Link Search Menu Expand Document

Walkthrough: Install CluedIn on Azure

deployment cluedin installation setup

On this page

  1. Introduction
  2. Pre-requisites & Preparation
  3. Login to Azure
  4. Create a resource group for your Kubernetes Cluster
  5. Create an AKS Cluster to host your CluedIn application
  6. Networking & Security
  7. Install CluedIn using Helm
  8. Next Steps

Introduction

This installation process is done through command lines using PowerShell 7, Azure CLI, Kubectl and Helm.

The purpose of the chart is to install the CluedIn application. This includes the actual CluedIn server, website, and other services required (storage, queues, etc.)

Pre-requisites & Preparation

  • Install PowerShell 7 locally.
  • Install Azure CLI for the specific OS you are using (Windows, MacOS or Linux)
  • Create a folder where you can store the different tools & files you will need for the installation, for example C:\Users\\$env:username\AzureTools, where $env:username contains your user name.
    • Open a PowerShell 7 session PowerShell
    • Create a new folder using the following command:
        mkdir C:\Users\$env:username\AzureTools
      

      Navigate to the new folder

        cd C:\Users\$env:username\AzureTools
      

      New Folder

    • Assign the path of your folder to a new Environment Variable, that you can name AzureTools for example:
        $env:AzureTools = "C:\Users\$env:username\AzureTools"
      
    • Add the newly created variable to your machine’s PATH variable:
        $env:PATH += ";C:\Users\$env:username\AzureTools"
      

      Moving forwards, make sure you are inside the newly created folder.

  • Install kubectl locally: Windows, MacOS or Linux.
    • Example for Windows:
      • In your PowerShell session, run the following commands one by one:

        Command to install kubectl.exe

          curl -LO "https://dl.k8s.io/release/v1.22.0/bin/windows/amd64/kubectl.exe"
        

        Command to install the kubectl Checksum file

          curl -LO "https://dl.k8s.io/v1.22.0/bin/windows/amd64/kubectl.exe.sha256"
        

        Command to check the validity of the installation (should return True)
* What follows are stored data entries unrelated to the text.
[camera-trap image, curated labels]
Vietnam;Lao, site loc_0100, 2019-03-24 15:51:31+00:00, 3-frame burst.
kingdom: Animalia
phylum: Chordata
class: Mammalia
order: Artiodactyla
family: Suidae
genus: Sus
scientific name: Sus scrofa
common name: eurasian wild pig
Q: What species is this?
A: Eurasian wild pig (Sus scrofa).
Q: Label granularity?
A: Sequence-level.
          $($(CertUtil -hashfile .\kubectl.exe SHA256)[1] -replace " ", "") -eq $(type .\kubectl.exe.sha256)
        

        Command to check the installed version

          kubectl version --client
        

        The results should look like the following Kubectl Make sure kubcetl is added to your PATH through the AzureTools folder

          $env:PATH -split ';'
        

        Kubectl

  • Install Helm
    • Choose the latest release that suits your OS here
    • Download the appropriate zip, for example: helm-vX.Y.Z-windows-amd64.zip for Windows x64
    • Extract the content on the zip into your AzureTools folder

    After performing the above steps, your Azure Folder should look like the following:

    Azure Folder

  • Check your Azure access & permissions:
    • You must be added as a user in your company’s Azure tenant
    • You must have the Contributor role on the Azure Subscription you will be using for the installation.
  • Provision a hostname for the CluedIn application, for example: cluedin-dev.companyName.com, this will be the hostname used in the remainder of the installation.
  • Purchase or generate an SSL certificate bound to *.hostname, for example: *.cluedin-dev.companyName.com. If you choose not to use HTTPS immediately (despite its importance, especially for production environments), you can reconfigure CluedIn later to use HTTPS.
  • You own a Docker Hub account, for which you requested access to CluedIn’s Docker images. Please contact support@cluedin.com if you have not gotten the access enabled yet.

Login to Azure

Open a PowerShell session, and run the following command:

az login

A browser window will open with Microsoft Azure login page: Azure Login

Choose the account you want to use, enter the appropriate MFA information. Once you are connected, you will get this confirmation message Loging successful

You can now read, create and access resources in your Azure tenant through Azure CLI.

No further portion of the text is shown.